I wrote this post for facebook, in response to the bombing at Manchester Arena, but never posted it up. It’s raw and needs editing, but I’ll just put it here for now as a holder until I get around to that.
I don’t want to add to the platitudes or simplifications being presented about the Manchester shooting. But I do feel compelled to add a narrative that seems to be missing here, particularly in the context of an attack seemingly quite deliberately targeting women and girls, and as usual, perpetrated by a man, who committed suicide in the process.
The narratives that are missing: male suicide trends (http://www.esquire.co.uk/culture/longform/a9202/britain-male-suicide-crisis/) AND toxic masculinity (http://www.salon.com/2016/06/13/overcompensation_nation_its_time_to_admit_that_toxic_masculinity_drives_gun_violence/ – not the most tempered article but still) AND violence (in all its forms) against femininity (I’m not talking about makeup here but about behaviours – gentleness, compassion, vulnerability, sensitivity, ability to see multiple points of view, listening, etc.)
Now, I should clarify that I’m talking about masculinity and femininity as traits, not as things necessarily aligned with biological sex. People all along the gender spectrum have traits of both masculinity and femininity.

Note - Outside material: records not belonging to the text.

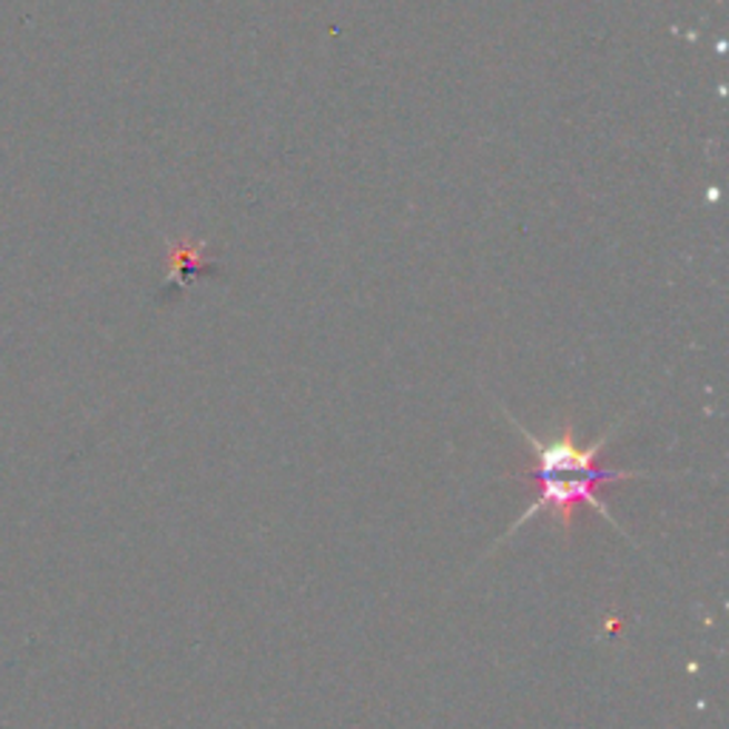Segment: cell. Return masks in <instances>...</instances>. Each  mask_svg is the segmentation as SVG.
I'll return each instance as SVG.
<instances>
[{
	"label": "cell",
	"instance_id": "cell-1",
	"mask_svg": "<svg viewBox=\"0 0 729 729\" xmlns=\"http://www.w3.org/2000/svg\"><path fill=\"white\" fill-rule=\"evenodd\" d=\"M510 422H513V427L522 433L524 442H528L530 451H533V459H536L533 471L524 473V476H519V479H528V482H536V502L530 504L522 516L510 524L508 536L504 539L513 536V533H516L522 524L533 522V519L542 516V513H550V516L555 519V524H559L564 533H570L575 524V510H579L581 504H584V508H593L595 513H601L607 522L619 530L621 536H627V530L615 522L613 513H610L607 504L601 502L599 487L601 484L630 482V479L667 476V473L621 471V467L604 465L601 456H604L607 445H610V440H613L615 427H610V431H607L601 440L590 442V445H579V442H575L573 427H564V431L559 433L555 440L542 442V440H536V436H533L530 431H524V425L519 420L510 416ZM504 539H499L496 548L504 542Z\"/></svg>",
	"mask_w": 729,
	"mask_h": 729
}]
</instances>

I’m also not saying there isn’t potentially an overlap with religion, because religion can also exacerbate problems around masculinity and femininity, as can other cultural things (think closeted gay homophobe in American Beauty, and the Orlando shooter – different reasons for repression of their sexual orientation). These things are also not disconnected from the many other attacks on women and children, from the Ecole Polytechnique mass shooting in 1989 (https://en.wikipedia.org/wiki/%C3%89cole_Polytechnique_massacre), motivated by the perceived threat of women studying, to the mass shooting in 2014 compellingly linked to appalling misogyny (https://www.theguardian.com/commentisfree/2014/may/24/elliot-rodgers-california-shooting-mental-health-misogyny), as well as domestic violence which is still overwhelmingly directed at women (and children) in the clearest expression of toxic masculinity.
I feel at pains to reiterate that this isn’t about men and women as discrete categories, it’s about masculinity and femininity and how these are understood and acted, and about how we treat and respond to different expressions of masculinity and femininity. In the case of current British politics, it is actually a woman who is representing masculinist ideas – ‘strong and stable’ is the kind of narrative that men are told they need to be. If that means violence and control, so be it. The narrative doesn’t break down what strong and stable means, but it doesn’t talk about the strength in non-violence, in negotiation, in taking responsibility, and in caring. Conversely, the current leader of the Labour party is vilified for being sympathetic, empathetic, listening, and allowing for complexity and multiple sides and angles, all things associated with femininity. There is close to an abhorrence of his lack of willingness to say ‘yes I would drop a nuclear bomb on a country’. He represents a threat to an idea of masculinity that has to be aggressive, has to be violent, has to posture and make clear its willingness towards violence.
I suggest we really need to think about how ideas of masculinity and femininity and the privileging of particular ideas of the former have such an insidious hold on our collective psyche, and that we really need to focus on healing the deep wounds caused by an essentially misogynist society. Particularly the wounds inflicted by such a society on men, which I think are evidenced by the rates of suicide, as well as domestic and other types of violence (toxic masculinity) expressed by men in particular.